- [WHAT YOU WILL DO]
Copy every row below word for word, but leave out the pictures.

--- RECORDS SHOWN ---

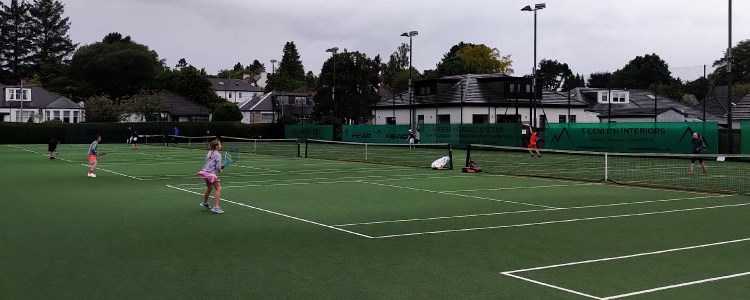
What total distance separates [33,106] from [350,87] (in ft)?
122

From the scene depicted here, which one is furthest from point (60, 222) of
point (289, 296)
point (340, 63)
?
point (340, 63)

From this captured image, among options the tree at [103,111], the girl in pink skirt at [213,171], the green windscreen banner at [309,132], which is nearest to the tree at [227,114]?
the tree at [103,111]

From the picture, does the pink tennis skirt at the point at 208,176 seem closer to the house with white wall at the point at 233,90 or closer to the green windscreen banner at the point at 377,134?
the green windscreen banner at the point at 377,134

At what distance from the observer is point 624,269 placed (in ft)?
28.6

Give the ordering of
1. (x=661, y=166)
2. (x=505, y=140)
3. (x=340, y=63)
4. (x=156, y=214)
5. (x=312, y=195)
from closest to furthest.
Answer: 1. (x=156, y=214)
2. (x=312, y=195)
3. (x=661, y=166)
4. (x=505, y=140)
5. (x=340, y=63)

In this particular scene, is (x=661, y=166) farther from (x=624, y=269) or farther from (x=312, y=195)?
(x=624, y=269)

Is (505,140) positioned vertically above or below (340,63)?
below

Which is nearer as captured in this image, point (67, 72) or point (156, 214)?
point (156, 214)

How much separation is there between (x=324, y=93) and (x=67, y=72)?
162 ft

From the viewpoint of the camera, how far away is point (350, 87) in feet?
236

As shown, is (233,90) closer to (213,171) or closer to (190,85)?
(190,85)

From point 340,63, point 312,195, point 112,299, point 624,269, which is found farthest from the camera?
point 340,63

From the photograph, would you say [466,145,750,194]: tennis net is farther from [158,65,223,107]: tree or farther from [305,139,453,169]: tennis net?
[158,65,223,107]: tree

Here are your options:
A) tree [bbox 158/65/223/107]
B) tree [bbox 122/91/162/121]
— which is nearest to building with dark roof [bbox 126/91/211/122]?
tree [bbox 158/65/223/107]
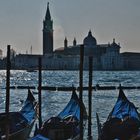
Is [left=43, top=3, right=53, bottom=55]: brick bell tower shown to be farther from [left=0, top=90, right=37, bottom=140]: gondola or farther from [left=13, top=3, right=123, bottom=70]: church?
[left=0, top=90, right=37, bottom=140]: gondola

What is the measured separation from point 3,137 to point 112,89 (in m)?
46.2

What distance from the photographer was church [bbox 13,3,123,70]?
177 metres

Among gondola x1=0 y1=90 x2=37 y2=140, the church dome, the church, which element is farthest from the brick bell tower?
gondola x1=0 y1=90 x2=37 y2=140

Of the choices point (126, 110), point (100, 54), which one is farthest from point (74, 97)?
point (100, 54)

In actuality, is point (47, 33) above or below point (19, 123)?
above

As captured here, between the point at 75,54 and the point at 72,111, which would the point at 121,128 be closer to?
the point at 72,111

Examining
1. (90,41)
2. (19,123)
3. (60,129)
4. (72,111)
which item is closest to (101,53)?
(90,41)

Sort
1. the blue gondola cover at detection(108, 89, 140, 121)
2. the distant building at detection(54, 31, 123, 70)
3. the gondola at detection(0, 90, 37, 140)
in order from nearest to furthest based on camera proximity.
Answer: the gondola at detection(0, 90, 37, 140) → the blue gondola cover at detection(108, 89, 140, 121) → the distant building at detection(54, 31, 123, 70)

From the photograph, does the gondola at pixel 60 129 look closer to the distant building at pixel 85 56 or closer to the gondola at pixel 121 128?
the gondola at pixel 121 128

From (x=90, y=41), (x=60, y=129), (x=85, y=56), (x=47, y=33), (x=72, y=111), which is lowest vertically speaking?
Answer: (x=60, y=129)

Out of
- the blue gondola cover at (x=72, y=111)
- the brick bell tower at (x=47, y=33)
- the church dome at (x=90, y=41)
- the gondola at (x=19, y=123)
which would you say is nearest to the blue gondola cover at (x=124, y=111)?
the blue gondola cover at (x=72, y=111)

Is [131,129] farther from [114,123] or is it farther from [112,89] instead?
[112,89]

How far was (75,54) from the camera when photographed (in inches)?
7087

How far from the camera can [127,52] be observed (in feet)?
625
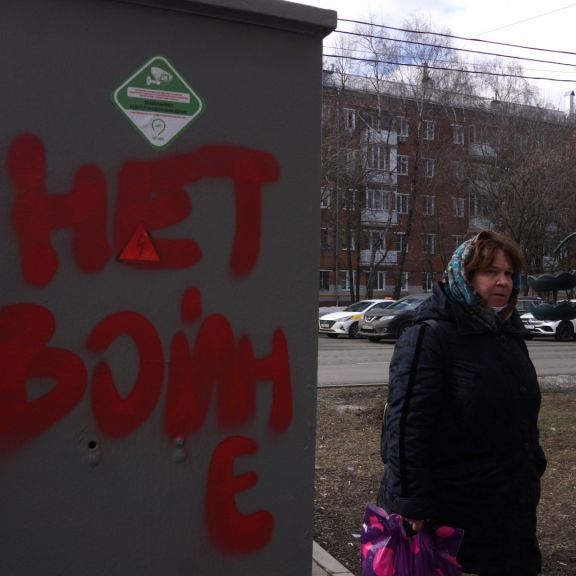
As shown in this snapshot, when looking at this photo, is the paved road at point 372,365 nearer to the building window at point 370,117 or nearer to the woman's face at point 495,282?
the woman's face at point 495,282

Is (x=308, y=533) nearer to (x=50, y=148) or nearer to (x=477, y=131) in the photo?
(x=50, y=148)

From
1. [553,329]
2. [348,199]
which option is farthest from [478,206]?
[553,329]

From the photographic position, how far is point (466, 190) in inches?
1607

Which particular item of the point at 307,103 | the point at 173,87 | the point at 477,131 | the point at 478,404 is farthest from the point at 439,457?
the point at 477,131

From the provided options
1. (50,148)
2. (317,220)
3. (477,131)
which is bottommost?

---

- [RESULT FOR THIS EXERCISE]
What total distance separates [33,106] from [350,87] (in ft)?
122

From the scene depicted here, which one is furthest from point (60, 222) of
point (289, 296)
point (340, 63)
?
point (340, 63)

From this captured image, among options the tree at [103,111], the girl in pink skirt at [213,171], the green windscreen banner at [309,132], which is nearest to the tree at [227,114]?
the tree at [103,111]

From the picture, does the pink tennis skirt at the point at 208,176 seem closer to the house with white wall at the point at 233,90 or closer to the green windscreen banner at the point at 377,134?
the green windscreen banner at the point at 377,134

At what distance from the observer is point 624,269 placed (in ft)?
28.6

Give the ordering of
1. (x=661, y=166)
2. (x=505, y=140)
3. (x=340, y=63)
4. (x=156, y=214)
5. (x=312, y=195)
from closest to furthest.
Answer: 1. (x=156, y=214)
2. (x=312, y=195)
3. (x=661, y=166)
4. (x=505, y=140)
5. (x=340, y=63)

In this particular scene, is (x=661, y=166) farther from (x=624, y=269) or farther from (x=312, y=195)?
(x=624, y=269)

Is (505,140) positioned vertically above or below (340,63)?
below

Which is nearer as captured in this image, point (67, 72) or point (156, 214)?
point (156, 214)

How much separation is there between (x=324, y=93) and (x=67, y=72)?
162 ft

From the viewpoint of the camera, how far away is point (350, 87) in feet?
236

As shown, is (233,90) closer to (213,171) or closer to (190,85)?
(190,85)

From point 340,63, point 312,195, point 112,299, point 624,269, which is found farthest from the camera?
point 340,63

From the photograph, would you say [466,145,750,194]: tennis net is farther from [158,65,223,107]: tree or farther from [305,139,453,169]: tennis net?
[158,65,223,107]: tree

Here are your options:
A) tree [bbox 158/65/223/107]
B) tree [bbox 122/91/162/121]
— which is nearest to building with dark roof [bbox 126/91/211/122]?
tree [bbox 158/65/223/107]
Is [left=43, top=3, right=53, bottom=55]: brick bell tower shown to be farther from [left=0, top=90, right=37, bottom=140]: gondola or farther from [left=13, top=3, right=123, bottom=70]: church?
[left=0, top=90, right=37, bottom=140]: gondola

What is the measured separation from point 3,137 to point 112,89 (in m)?
46.2

What distance from the photographer was church [bbox 13,3,123,70]?
177 metres

Among gondola x1=0 y1=90 x2=37 y2=140, the church dome, the church, which element is farthest from the brick bell tower?
gondola x1=0 y1=90 x2=37 y2=140

Of the choices point (126, 110), point (100, 54), which one is farthest from point (74, 97)?
point (100, 54)

In actuality, is point (47, 33) above or below point (19, 123)?
above

As captured here, between the point at 75,54 and the point at 72,111, which would the point at 121,128 be closer to?
the point at 72,111

Examining
1. (90,41)
2. (19,123)
3. (60,129)
4. (72,111)
which item is closest to (101,53)?
(90,41)

Sort
1. the blue gondola cover at detection(108, 89, 140, 121)
2. the distant building at detection(54, 31, 123, 70)
3. the gondola at detection(0, 90, 37, 140)
in order from nearest to furthest based on camera proximity.
Answer: the gondola at detection(0, 90, 37, 140) → the blue gondola cover at detection(108, 89, 140, 121) → the distant building at detection(54, 31, 123, 70)

From the photograph, does the gondola at pixel 60 129 look closer to the distant building at pixel 85 56 or closer to the gondola at pixel 121 128?
the gondola at pixel 121 128

From (x=90, y=41), (x=60, y=129), (x=85, y=56), (x=47, y=33), (x=72, y=111), which is lowest vertically speaking?
Answer: (x=60, y=129)

Out of
- the blue gondola cover at (x=72, y=111)
- the brick bell tower at (x=47, y=33)
- the church dome at (x=90, y=41)
- the gondola at (x=19, y=123)
which would you say is nearest to the blue gondola cover at (x=124, y=111)?
the blue gondola cover at (x=72, y=111)

Is [131,129] farther from [114,123] or is it farther from [112,89] instead?
[112,89]

How far was (75,54) from the camera when photographed (in inches)?
7087

How far from the camera can [127,52] be observed (in feet)?
625
As shown in this snapshot, when looking at this photo, is the paved road at point 372,365 nearer to the building window at point 370,117 or nearer to the woman's face at point 495,282?
the woman's face at point 495,282

Is (x=308, y=533) nearer to (x=50, y=148) or nearer to (x=477, y=131) in the photo?
(x=50, y=148)

From
1. [553,329]
2. [348,199]
which option is farthest from [478,206]?
[553,329]

From the photographic position, how far is point (466, 190) in inches?
1607

Which particular item of the point at 307,103 | the point at 173,87 | the point at 477,131 | the point at 478,404 is farthest from the point at 439,457?
the point at 477,131

From the provided options
1. (50,148)
2. (317,220)
3. (477,131)
which is bottommost?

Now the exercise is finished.